ケルベロスは一手目から全力で襲いかかった。

常人にそのスピードを捉えることは出来ない。

だが、ちーちゃんは常人ではない。
じゃれてきたものと勘違いして、襲い来るケルベロスを真正面から抱きしめた。

「もう、寂しいからってそんなにじゃれてこないでよー」

そういいつつ顔は嬉しそう。
ケルベロスは、全力の一撃をいとも簡単に捉えられたが、怯むことなくちーちゃんに襲いかかった。
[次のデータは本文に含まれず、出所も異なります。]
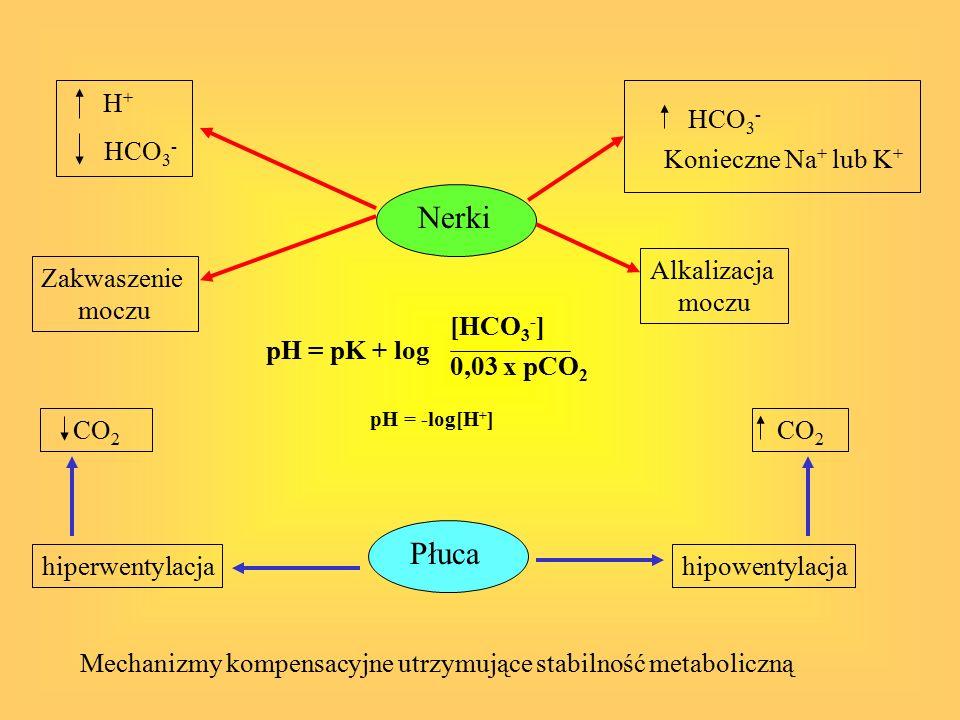 Zasadowica metaboliczna Wzrost zasad buforujących lub utrata silnych kwasów: -Pylorostenoza -Przewlekła biegunka, biegunka chlorkowa -Stosowanie diuretyków: utrata potasu -Jatrogenna Zmniejszenie objętości płynu zewnątrzkomórkowego – wzrost reabsorpcji Na+ i HCO3 w cewce bliższej, w cewce dalszej reabsorpcja Na+ i HCO3 zależna od minelarokortykoidów Leczenie: leczenie przyczyny, stosowanie jonów Cl-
全力で攻撃するケルベロスと、じゃれて遊んでると思ってるちーちゃん。

しかしあまりにも落ち着かないので、ちーちゃんは躾のためケルベロスに命じた。

「もう、ちょっとおすわり!」

もちろん、聞かないケルベロス。
じゃれ続けるケルベロスにちーちゃんはムスッとして、その腰を掴む。

そして、思い切り地面へと叩きつけた。

「おすわりっ!!!」
「キャウウーーーーーン!!」

周囲の木々をなぎ飛ばし、地面は深くえぐれ、土ぼこりが宙を舞った。

ケルベロスはクレーターの真ん中、下半身を地面に埋めながら口をパックリと開き、呆然としていた。

認めたくはなかった。
自分よりも強い者がいるなどとは。

だが、認めざるを得ないだろう。

ケルベロスは地面から抜け出すと、ちーちゃんの前にテクテクと歩み寄った。
そしてころりと転がり、おなかをちーちやん見せた。

ケルベロス族に伝わる、服従のポーズ。

「わんっ!」

ケルベロスが犬畜生に成り下がった瞬間であった。